→ **OBJECTIVES**:
A – Answer these from the Wiafe profile:
(i) Which high school did Wiafe graduate from?
(ii) What position did Sandra Cook formerly hold?
(iii) Which two elected positions does Wiafe want?
B – Retype the Wiafe profile from "As Wiafe prepares" up to and including "his eyes on.".

→ **SELECTED EXCERPT**:
* START *

Reflecting on his time at SDSU, Wiafe said he couldn’t imagine having the leadership experiences on campus and with the CSSA when he came to the university as a 17-year-old graduate of Redlands High School who had his eyes set on law school and state politics.

“If you told me when I was a freshman that I was going to be CSSA president as a senior I would have laughed in your face and walked away,” Wiafe said. 

Wiafe credits Sandra Cook, former associate vice president for Enrollment Services, for setting him on his path. All students need that mentorship — but especially students of color, Wiafe said. 

“She really made me believe that I could have a voice,” Wiafe said of Cook. “When you come to a college campus — especially as a first-generation student or as a minority student — if you don’t have someone to look up to, if you don’t have someone really reaching out to you, if you don’t have professors, administrators and people around campus who look like you, there is a very big chance if you don’t find your friends, your student organizations or your community that you might just drop out.”

Cook, who recently retired, said it was easy to see Wiafe’s potential.

“He struck me as a star from the start,” Cook said. “He was one of those people who was truly eager to learn things and able to get along with everybody, and he was really interested in politics. I abhor politics, so anyone who liked it struck me as interesting. 

As Wiafe prepares for graduation in May, he still isn’t sure what the next step will be, though he has three paths from which he can choose. He can pursue one of several fellowships, go straight to graduate school — his short list includes UC Berkeley, the University of Southern California, Harvard University, Carnegie Mellon or George Washington University — or join the workforce. 

But ultimately, all roads will lead back to Wiafe’s calling: politics. 

“When my family found out I wanted to go into politics, I remember my father dropped his fork at dinner,” he said. “He’s proud (of Wiafe being CSSA president) for sure; I don’t think there are any doubts about that. All questions are on the next steps.”

Those “next steps” are the two elected positions Wiafe said he has his eyes on.

“The end goal is I want to be governor of California, and I want to be a U.S. senator,” he said. “Those are two positions I know I can make a huge difference for the communities I will be able to represent.”

* END *

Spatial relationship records
* START *

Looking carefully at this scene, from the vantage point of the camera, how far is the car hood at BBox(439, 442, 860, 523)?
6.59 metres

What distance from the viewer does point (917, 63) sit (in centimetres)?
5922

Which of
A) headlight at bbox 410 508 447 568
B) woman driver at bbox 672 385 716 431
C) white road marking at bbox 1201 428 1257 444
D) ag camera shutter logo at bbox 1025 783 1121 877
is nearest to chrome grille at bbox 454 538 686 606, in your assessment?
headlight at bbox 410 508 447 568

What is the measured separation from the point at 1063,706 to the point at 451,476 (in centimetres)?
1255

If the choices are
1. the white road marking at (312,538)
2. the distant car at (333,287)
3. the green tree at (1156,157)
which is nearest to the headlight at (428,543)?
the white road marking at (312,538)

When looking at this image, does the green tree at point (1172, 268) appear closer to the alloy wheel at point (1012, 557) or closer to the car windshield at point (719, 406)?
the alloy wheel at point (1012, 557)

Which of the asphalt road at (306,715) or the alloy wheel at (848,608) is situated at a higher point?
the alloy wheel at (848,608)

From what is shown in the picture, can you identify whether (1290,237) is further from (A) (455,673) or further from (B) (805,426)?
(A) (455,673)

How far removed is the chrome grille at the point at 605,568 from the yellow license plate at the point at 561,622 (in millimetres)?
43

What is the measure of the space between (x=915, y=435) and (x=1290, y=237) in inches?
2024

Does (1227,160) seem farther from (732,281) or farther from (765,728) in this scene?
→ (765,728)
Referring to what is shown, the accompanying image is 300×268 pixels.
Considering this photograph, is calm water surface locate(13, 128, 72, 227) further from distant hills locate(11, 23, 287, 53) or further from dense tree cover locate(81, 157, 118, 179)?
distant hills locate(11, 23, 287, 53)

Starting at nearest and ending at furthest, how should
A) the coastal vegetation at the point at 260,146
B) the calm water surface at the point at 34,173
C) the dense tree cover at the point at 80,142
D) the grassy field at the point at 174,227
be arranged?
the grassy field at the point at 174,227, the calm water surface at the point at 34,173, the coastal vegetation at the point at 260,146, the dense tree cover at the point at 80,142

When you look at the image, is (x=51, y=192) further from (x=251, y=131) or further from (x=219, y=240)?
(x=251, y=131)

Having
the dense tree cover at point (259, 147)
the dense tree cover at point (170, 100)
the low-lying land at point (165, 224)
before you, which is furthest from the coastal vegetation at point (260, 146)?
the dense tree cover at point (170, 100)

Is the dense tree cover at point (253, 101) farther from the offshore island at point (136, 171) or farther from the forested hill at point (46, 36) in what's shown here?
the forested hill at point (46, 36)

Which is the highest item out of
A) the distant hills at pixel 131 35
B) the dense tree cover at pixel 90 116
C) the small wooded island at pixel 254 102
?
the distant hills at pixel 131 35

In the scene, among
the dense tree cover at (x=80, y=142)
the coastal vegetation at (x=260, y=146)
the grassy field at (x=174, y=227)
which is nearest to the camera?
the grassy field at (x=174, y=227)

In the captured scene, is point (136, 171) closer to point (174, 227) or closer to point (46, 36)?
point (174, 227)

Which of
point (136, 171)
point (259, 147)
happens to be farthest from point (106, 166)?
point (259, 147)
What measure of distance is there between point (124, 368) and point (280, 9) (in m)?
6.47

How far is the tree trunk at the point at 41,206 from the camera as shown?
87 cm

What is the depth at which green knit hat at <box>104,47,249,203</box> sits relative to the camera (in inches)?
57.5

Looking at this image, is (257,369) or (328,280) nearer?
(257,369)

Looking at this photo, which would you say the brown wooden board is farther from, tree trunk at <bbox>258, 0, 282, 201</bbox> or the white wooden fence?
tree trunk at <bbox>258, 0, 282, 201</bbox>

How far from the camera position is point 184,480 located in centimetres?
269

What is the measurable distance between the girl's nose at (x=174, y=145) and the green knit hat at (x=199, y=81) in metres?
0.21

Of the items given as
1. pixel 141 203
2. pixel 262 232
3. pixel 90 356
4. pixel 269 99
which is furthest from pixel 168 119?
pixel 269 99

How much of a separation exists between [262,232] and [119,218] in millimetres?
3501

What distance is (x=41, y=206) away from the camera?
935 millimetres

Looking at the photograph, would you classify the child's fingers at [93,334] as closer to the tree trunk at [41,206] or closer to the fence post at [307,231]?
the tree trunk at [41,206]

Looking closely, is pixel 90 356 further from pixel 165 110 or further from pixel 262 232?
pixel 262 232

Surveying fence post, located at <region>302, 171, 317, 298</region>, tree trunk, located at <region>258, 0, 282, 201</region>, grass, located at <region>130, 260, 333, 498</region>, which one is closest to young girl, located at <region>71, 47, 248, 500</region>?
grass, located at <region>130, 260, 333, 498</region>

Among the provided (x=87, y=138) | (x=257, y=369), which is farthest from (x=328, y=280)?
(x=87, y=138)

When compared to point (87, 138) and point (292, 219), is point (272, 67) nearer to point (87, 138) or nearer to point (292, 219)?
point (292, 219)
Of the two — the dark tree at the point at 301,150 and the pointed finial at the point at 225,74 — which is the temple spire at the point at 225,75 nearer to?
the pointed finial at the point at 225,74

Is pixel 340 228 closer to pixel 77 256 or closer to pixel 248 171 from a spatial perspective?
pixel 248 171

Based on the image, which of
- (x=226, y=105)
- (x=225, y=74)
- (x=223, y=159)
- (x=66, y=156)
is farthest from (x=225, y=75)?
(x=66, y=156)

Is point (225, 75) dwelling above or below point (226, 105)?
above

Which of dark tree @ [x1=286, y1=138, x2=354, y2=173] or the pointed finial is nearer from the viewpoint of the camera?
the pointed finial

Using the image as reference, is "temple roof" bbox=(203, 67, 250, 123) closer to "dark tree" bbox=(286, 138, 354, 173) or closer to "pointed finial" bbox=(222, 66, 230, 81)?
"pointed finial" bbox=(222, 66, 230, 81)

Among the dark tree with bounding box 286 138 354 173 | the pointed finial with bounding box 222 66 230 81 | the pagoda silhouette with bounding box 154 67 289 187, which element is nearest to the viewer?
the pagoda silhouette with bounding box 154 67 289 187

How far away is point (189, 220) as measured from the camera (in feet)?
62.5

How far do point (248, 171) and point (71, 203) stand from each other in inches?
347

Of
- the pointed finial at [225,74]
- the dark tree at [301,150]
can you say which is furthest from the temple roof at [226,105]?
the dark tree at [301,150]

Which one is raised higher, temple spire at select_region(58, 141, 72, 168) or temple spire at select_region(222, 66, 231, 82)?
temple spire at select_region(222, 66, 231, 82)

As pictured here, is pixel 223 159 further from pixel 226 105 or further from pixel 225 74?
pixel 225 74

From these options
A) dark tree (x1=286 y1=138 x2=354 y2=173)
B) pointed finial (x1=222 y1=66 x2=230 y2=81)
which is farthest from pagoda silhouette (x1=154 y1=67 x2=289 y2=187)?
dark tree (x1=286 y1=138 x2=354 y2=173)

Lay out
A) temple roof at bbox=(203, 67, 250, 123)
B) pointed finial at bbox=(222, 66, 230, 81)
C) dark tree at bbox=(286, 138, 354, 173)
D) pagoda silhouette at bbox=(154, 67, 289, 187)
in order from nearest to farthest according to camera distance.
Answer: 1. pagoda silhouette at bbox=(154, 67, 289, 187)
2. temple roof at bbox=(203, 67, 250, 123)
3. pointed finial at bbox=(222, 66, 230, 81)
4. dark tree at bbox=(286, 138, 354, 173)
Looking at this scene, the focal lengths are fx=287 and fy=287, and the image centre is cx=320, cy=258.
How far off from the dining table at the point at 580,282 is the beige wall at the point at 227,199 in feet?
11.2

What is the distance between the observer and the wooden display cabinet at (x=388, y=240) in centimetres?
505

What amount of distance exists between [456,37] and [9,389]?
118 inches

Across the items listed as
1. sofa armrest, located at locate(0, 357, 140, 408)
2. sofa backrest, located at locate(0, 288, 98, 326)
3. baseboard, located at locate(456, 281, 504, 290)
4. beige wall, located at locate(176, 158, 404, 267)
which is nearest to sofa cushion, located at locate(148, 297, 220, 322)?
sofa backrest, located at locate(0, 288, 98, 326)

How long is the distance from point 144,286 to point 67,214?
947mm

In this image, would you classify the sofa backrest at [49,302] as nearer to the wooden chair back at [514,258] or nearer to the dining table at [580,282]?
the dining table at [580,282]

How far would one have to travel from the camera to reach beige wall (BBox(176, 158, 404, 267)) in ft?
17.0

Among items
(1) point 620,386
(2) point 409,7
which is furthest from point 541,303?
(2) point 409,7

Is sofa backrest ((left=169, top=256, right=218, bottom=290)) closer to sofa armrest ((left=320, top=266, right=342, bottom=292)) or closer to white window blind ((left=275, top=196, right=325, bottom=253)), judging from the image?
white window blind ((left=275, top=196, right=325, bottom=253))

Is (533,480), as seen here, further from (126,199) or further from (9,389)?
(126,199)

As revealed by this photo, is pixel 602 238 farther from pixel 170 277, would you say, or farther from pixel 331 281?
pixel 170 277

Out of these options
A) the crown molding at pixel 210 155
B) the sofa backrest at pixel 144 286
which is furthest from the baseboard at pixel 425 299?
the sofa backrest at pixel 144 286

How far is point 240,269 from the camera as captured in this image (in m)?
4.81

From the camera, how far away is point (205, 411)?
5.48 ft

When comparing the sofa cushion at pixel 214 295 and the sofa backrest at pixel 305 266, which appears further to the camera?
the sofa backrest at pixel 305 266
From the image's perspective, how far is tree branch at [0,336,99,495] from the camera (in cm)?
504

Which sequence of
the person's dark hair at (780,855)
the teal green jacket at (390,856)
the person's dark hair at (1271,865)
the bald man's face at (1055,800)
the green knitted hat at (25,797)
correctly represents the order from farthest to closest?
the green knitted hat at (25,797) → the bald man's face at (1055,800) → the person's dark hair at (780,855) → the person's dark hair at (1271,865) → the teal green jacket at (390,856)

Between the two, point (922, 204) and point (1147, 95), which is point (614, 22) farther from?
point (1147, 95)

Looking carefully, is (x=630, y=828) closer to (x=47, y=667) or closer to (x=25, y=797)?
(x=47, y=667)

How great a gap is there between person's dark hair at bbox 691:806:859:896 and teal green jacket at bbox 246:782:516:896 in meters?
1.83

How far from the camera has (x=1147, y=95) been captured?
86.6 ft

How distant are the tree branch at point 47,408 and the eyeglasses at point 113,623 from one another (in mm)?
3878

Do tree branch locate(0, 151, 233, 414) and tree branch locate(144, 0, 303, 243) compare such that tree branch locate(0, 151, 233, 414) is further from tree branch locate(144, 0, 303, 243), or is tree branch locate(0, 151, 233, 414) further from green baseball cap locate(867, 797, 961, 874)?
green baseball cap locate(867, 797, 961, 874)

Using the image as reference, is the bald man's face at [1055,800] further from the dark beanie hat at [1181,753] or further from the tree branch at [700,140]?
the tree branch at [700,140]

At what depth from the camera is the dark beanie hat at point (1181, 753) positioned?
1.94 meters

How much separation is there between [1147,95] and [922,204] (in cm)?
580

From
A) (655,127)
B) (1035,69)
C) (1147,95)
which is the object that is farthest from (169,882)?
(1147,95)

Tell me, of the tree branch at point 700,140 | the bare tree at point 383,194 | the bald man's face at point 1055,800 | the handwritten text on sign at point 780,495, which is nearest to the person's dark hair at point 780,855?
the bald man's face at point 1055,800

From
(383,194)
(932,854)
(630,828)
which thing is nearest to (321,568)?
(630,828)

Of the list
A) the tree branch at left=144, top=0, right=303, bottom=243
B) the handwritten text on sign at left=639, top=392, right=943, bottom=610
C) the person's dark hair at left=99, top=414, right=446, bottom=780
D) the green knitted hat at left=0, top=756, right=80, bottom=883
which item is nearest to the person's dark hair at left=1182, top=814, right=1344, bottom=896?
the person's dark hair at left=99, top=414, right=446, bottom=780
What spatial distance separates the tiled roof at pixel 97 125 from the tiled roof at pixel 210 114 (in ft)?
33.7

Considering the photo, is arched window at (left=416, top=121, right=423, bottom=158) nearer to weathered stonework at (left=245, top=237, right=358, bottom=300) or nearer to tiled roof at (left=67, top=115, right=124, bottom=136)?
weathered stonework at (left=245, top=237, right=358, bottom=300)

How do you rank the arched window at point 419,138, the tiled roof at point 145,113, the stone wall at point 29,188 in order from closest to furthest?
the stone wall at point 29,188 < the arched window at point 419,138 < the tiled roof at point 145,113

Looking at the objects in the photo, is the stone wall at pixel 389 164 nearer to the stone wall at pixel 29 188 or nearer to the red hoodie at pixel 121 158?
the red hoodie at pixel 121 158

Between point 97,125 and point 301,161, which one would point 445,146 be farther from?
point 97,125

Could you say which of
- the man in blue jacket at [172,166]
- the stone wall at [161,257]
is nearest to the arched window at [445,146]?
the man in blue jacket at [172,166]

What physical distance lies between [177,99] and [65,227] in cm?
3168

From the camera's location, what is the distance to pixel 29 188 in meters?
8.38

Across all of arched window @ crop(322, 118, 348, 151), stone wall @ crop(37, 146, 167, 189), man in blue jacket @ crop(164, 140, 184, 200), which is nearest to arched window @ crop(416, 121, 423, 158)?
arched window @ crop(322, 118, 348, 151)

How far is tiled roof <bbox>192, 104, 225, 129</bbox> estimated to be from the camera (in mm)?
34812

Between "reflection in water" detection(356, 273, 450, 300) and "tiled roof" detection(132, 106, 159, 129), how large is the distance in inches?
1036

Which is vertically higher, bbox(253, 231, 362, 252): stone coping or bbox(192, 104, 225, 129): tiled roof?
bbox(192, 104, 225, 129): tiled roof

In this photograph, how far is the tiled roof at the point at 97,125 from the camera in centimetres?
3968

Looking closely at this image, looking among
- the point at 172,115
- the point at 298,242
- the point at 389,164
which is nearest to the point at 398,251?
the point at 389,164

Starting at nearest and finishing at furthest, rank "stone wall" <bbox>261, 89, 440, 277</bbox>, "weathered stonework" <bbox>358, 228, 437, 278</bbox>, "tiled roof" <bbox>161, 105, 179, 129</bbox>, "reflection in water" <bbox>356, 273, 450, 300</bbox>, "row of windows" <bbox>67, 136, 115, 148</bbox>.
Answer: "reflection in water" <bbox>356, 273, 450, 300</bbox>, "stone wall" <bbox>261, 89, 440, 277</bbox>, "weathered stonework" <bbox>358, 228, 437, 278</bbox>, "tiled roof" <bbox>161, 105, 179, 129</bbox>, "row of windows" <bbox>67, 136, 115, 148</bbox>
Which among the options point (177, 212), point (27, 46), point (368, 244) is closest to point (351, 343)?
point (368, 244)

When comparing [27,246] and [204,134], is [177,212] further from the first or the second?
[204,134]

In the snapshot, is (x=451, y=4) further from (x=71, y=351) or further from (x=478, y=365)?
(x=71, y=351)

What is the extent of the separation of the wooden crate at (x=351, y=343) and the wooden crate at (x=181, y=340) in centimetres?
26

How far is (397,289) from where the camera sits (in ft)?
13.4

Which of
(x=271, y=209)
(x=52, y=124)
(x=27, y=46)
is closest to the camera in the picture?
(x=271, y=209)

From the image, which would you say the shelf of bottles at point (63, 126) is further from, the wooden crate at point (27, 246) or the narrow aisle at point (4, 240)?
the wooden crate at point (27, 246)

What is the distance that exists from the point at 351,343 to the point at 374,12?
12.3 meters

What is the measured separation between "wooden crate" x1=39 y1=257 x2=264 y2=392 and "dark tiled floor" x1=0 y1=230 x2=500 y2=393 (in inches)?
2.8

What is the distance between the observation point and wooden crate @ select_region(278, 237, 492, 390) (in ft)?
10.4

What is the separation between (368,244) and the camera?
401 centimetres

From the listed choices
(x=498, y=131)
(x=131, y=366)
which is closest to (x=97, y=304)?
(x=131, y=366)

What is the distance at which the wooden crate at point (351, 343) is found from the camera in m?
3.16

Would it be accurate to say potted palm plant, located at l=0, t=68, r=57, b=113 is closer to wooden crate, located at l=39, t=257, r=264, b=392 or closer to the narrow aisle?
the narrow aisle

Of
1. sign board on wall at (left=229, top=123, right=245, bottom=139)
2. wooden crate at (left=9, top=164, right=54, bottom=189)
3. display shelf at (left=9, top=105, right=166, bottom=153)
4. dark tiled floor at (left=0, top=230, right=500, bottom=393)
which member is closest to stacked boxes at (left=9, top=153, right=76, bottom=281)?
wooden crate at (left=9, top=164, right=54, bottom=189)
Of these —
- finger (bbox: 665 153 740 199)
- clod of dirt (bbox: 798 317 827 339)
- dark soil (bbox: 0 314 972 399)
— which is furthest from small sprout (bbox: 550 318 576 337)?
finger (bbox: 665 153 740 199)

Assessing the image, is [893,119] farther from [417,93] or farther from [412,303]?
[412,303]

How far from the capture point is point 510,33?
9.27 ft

* END *

→ **ANSWERS TO EACH TASK**:
A –
(i) Redlands High School
(ii) Associate vice president for Enrollment Services
(iii) Governor of California and U.S. senator

B –
As Wiafe prepares for graduation in May, he still isn’t sure what the next step will be, though he has three paths from which he can choose. He can pursue one of several fellowships, go straight to graduate school — his short list includes UC Berkeley, the University of Southern California, Harvard University, Carnegie Mellon or George Washington University — or join the workforce. 

But ultimately, all roads will lead back to Wiafe’s calling: politics. 

“When my family found out I wanted to go into politics, I remember my father dropped his fork at dinner,” he said. “He’s proud (of Wiafe being CSSA president) for sure; I don’t think there are any doubts about that. All questions are on the next steps.”

Those “next steps” are the two elected positions Wiafe said he has his eyes on.